[Stored data]
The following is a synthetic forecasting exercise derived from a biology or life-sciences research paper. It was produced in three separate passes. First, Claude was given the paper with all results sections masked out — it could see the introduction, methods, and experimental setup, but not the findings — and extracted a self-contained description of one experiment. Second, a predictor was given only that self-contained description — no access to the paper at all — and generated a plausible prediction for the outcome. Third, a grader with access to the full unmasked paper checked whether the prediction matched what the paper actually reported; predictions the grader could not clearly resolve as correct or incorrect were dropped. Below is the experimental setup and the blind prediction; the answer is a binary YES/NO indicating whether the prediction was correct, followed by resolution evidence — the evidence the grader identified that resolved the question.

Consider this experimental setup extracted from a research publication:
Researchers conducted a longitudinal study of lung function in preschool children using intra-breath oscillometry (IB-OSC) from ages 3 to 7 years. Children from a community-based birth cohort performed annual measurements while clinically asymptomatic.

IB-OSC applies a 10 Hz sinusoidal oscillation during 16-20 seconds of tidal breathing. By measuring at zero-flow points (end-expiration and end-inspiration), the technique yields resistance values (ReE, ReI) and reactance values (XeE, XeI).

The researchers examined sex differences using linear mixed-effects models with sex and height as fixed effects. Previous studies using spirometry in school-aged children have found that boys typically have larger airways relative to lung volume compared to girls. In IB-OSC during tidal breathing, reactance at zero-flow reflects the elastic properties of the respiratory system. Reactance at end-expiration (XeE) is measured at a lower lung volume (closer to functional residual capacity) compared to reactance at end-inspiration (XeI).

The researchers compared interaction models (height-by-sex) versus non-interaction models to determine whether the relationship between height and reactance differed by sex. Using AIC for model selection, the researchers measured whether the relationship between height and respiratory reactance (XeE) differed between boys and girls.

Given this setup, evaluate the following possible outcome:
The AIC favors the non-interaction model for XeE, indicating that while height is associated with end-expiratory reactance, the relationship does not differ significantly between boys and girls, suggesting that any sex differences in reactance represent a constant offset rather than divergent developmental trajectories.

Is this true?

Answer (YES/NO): NO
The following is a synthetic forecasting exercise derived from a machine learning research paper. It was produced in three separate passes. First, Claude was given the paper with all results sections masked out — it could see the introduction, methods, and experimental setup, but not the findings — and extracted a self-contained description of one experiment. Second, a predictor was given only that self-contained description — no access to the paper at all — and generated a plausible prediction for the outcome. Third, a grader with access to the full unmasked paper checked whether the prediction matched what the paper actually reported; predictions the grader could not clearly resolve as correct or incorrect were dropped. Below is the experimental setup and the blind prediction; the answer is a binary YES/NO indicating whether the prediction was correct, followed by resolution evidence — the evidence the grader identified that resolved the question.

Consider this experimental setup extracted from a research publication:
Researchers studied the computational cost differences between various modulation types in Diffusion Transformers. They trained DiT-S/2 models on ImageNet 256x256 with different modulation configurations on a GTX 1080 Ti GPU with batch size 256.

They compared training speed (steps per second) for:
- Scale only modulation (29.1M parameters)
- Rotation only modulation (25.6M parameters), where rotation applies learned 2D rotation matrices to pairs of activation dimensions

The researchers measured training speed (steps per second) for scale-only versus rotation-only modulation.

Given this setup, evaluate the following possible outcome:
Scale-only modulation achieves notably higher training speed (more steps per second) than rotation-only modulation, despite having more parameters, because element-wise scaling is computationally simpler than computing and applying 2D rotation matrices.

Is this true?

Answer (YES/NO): NO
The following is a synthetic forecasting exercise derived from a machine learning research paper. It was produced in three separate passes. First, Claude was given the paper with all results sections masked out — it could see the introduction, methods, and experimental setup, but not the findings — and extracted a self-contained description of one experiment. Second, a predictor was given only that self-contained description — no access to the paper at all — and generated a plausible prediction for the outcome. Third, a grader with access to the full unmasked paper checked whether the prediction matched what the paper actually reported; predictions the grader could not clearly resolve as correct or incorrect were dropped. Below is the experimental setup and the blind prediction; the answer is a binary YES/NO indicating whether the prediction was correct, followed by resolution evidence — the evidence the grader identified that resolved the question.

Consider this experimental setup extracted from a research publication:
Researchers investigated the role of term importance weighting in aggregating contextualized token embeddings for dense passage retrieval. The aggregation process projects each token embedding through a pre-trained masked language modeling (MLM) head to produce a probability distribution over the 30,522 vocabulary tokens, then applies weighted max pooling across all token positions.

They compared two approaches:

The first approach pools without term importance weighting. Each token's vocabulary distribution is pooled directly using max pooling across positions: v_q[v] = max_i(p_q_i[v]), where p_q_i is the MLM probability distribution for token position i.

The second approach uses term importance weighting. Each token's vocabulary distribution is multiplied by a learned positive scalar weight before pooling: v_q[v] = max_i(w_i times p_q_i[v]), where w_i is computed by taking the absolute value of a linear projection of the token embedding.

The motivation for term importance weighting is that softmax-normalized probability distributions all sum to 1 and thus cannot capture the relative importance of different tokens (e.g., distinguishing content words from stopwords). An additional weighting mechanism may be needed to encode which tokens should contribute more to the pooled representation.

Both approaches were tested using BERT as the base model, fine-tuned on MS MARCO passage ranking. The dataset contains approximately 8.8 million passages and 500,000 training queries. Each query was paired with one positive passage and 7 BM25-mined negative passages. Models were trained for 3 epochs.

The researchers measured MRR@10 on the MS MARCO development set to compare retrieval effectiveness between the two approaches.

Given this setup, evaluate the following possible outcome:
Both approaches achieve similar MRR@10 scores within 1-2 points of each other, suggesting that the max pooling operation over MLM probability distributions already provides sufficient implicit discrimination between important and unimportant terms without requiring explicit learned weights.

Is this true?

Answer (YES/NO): NO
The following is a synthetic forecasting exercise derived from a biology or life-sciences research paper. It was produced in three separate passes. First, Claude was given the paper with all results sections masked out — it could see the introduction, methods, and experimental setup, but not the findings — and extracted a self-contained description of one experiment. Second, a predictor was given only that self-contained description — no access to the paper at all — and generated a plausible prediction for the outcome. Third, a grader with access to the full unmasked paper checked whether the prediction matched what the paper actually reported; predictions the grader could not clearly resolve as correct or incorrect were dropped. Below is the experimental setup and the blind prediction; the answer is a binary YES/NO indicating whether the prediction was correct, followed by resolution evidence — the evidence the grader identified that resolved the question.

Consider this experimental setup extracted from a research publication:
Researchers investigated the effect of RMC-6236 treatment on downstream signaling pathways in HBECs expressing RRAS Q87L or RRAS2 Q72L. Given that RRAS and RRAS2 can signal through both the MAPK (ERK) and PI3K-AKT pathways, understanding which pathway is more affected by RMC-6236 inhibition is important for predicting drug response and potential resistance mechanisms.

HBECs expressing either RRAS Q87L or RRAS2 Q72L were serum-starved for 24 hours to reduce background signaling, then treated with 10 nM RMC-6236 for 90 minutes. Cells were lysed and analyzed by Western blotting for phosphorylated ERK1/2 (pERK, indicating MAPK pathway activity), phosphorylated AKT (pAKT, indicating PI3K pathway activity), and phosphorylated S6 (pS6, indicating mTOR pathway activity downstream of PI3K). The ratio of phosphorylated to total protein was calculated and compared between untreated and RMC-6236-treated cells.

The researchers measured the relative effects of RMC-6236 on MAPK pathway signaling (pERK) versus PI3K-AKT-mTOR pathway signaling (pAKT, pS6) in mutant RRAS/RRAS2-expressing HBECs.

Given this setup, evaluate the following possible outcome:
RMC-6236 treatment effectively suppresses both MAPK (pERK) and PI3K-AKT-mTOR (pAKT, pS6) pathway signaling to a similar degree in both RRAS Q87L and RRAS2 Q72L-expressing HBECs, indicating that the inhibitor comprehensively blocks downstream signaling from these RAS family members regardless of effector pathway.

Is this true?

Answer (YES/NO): NO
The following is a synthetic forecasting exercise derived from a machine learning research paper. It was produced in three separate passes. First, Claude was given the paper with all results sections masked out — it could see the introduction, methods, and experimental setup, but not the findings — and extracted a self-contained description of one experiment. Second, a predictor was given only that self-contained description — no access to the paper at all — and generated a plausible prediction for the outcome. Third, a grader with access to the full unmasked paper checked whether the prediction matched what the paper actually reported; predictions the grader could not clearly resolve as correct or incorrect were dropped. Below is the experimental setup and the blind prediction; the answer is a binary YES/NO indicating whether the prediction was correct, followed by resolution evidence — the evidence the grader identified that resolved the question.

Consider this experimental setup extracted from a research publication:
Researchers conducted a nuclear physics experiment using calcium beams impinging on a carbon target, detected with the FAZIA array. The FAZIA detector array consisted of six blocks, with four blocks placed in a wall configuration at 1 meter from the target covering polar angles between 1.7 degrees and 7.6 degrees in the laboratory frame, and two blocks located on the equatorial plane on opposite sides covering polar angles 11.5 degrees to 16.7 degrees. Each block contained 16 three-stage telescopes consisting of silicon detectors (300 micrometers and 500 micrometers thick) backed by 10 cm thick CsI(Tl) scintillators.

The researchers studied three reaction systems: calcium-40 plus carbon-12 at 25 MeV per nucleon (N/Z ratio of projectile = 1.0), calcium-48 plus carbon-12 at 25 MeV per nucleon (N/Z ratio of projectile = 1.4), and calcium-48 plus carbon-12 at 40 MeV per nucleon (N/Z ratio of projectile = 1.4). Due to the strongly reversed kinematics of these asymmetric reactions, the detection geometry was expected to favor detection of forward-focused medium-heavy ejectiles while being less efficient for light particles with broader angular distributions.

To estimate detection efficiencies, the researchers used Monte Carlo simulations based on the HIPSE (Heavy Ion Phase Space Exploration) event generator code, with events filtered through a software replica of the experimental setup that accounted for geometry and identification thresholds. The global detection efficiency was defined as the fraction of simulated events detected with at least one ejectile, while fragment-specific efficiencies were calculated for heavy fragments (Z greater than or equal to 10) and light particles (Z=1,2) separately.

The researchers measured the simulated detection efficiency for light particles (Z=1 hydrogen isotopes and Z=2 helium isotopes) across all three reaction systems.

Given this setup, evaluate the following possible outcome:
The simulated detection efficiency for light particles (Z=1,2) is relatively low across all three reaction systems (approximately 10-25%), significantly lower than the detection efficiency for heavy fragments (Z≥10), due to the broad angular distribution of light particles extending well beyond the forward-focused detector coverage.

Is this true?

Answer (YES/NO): NO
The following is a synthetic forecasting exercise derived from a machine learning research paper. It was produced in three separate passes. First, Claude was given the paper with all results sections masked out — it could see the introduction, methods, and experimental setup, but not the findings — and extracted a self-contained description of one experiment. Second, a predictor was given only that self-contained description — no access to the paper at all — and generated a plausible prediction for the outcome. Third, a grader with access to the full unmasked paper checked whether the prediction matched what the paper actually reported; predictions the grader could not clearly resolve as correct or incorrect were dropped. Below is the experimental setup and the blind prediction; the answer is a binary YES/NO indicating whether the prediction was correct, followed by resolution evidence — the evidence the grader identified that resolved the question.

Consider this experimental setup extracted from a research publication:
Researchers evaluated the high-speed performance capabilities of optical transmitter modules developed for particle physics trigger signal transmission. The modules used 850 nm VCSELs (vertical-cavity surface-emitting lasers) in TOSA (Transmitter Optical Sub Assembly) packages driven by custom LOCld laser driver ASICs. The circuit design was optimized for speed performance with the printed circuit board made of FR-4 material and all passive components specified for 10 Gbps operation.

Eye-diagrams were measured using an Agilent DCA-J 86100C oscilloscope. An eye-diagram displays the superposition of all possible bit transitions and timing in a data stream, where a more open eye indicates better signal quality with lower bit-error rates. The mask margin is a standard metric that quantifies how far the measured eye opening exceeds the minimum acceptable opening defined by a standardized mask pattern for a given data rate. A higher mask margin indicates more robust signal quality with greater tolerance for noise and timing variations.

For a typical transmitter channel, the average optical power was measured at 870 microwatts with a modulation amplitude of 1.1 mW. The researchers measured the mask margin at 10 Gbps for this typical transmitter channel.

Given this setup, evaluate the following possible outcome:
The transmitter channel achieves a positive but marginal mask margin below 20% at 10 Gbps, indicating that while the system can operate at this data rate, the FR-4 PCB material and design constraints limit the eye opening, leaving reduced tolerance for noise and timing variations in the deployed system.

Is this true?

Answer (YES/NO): YES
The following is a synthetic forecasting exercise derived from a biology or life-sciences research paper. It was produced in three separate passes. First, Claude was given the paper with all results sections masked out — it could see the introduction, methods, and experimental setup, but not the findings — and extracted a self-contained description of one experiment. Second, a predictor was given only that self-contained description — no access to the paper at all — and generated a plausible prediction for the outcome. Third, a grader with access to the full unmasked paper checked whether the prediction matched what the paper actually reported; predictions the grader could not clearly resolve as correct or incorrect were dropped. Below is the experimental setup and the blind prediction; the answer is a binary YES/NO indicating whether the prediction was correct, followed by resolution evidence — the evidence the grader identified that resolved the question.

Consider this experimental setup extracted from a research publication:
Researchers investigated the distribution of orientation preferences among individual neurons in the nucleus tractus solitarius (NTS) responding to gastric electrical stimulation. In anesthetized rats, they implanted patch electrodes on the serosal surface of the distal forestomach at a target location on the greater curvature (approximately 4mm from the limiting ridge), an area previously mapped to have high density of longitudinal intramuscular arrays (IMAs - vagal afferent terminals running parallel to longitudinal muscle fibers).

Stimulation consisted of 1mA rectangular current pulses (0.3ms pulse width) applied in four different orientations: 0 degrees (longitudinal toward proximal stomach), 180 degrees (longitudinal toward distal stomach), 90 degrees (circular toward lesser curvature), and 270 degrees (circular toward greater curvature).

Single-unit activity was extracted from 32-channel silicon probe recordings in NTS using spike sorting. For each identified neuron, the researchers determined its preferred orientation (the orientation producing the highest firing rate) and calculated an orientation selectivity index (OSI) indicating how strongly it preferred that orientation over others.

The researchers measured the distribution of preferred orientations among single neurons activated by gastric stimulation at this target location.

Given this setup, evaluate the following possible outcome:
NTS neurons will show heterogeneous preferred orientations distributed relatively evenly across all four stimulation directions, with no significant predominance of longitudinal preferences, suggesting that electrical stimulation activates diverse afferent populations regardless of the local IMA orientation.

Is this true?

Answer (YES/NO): NO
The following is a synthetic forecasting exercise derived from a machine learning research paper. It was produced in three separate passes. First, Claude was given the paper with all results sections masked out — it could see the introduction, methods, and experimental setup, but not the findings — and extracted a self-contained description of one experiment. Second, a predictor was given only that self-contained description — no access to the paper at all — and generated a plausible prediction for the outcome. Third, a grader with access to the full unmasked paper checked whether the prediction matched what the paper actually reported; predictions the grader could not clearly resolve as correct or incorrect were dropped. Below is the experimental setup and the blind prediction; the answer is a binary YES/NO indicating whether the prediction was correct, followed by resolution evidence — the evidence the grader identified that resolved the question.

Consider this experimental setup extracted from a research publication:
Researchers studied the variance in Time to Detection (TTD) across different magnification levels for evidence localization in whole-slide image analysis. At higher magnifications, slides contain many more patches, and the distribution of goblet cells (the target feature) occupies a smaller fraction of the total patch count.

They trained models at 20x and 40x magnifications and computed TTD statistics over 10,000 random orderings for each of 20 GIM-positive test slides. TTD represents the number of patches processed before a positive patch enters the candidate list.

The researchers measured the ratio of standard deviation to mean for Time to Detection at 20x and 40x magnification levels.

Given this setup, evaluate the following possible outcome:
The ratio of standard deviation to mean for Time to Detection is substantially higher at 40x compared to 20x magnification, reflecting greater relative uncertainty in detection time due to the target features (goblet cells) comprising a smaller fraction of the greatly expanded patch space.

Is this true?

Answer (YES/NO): NO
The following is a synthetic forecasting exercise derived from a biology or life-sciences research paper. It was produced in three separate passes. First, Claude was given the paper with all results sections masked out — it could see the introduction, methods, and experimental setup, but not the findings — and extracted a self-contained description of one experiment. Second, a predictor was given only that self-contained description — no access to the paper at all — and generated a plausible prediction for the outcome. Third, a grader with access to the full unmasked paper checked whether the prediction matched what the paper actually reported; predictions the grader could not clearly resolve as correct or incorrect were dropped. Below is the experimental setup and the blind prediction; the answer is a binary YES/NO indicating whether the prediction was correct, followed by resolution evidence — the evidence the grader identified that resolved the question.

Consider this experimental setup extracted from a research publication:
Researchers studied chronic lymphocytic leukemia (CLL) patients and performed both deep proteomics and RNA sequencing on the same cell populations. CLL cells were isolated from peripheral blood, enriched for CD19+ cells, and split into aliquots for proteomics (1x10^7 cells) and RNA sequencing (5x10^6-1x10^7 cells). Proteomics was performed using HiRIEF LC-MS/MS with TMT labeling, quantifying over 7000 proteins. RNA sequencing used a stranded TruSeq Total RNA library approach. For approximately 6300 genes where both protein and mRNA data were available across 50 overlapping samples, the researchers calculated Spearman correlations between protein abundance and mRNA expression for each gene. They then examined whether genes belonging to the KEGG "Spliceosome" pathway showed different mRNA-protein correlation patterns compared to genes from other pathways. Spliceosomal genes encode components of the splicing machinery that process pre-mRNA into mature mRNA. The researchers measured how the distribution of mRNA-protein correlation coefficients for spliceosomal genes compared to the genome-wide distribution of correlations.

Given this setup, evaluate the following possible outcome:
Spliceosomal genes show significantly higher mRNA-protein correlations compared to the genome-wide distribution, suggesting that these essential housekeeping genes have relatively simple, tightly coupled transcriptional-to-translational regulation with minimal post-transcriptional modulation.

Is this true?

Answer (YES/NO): NO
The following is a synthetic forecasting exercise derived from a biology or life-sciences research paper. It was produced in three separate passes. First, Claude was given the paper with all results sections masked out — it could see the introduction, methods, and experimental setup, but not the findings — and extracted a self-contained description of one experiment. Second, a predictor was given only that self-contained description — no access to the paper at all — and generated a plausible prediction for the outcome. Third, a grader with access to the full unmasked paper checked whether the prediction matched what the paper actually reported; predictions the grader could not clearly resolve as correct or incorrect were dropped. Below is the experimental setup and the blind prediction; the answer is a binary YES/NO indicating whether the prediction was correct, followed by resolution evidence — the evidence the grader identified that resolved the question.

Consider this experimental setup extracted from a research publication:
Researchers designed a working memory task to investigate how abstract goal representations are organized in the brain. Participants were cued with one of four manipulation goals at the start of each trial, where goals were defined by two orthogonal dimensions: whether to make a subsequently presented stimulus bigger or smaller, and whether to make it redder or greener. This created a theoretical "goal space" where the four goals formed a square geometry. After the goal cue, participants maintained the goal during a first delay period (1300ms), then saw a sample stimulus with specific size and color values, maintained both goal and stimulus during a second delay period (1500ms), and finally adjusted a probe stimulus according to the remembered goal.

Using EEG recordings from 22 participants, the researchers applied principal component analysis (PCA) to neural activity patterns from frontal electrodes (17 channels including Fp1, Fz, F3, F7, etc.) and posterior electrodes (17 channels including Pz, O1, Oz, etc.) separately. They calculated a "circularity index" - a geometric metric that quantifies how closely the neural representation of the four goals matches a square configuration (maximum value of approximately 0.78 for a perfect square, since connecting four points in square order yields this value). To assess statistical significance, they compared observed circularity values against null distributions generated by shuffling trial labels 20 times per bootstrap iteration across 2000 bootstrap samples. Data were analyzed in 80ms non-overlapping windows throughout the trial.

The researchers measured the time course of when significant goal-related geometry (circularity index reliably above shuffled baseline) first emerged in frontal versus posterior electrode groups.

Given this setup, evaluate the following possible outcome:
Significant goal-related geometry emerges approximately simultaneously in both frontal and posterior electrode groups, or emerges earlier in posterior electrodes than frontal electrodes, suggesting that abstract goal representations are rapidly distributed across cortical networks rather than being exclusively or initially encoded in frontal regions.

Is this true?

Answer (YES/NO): NO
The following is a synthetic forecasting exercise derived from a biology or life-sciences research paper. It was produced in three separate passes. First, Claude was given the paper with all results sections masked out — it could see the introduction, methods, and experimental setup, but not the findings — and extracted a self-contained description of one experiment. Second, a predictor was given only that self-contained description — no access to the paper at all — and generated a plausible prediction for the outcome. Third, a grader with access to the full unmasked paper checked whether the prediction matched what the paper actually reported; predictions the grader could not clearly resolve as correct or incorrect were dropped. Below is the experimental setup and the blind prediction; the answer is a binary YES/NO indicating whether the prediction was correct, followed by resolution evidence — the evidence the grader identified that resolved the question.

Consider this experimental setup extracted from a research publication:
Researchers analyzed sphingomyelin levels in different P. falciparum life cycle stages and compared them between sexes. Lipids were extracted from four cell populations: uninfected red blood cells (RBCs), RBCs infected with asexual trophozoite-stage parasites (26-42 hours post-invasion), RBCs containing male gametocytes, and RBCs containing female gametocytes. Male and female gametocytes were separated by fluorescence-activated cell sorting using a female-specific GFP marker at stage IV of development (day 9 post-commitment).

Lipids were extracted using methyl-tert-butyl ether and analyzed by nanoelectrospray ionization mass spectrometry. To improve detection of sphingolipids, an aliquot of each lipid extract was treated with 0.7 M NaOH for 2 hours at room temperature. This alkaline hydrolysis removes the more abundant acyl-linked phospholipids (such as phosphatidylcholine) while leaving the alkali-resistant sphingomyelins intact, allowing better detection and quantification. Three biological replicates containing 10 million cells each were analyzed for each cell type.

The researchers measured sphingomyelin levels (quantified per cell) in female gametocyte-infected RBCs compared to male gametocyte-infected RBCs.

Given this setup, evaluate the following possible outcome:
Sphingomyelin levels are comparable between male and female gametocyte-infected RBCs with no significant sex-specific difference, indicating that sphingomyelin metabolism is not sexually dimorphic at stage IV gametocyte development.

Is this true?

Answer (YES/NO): YES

* To do: Every line above in which the word "deviation" occurs needs to be copied.

* Final answer:
The researchers measured the ratio of standard deviation to mean for Time to Detection at 20x and 40x magnification levels.
The ratio of standard deviation to mean for Time to Detection is substantially higher at 40x compared to 20x magnification, reflecting greater relative uncertainty in detection time due to the target features (goblet cells) comprising a smaller fraction of the greatly expanded patch space.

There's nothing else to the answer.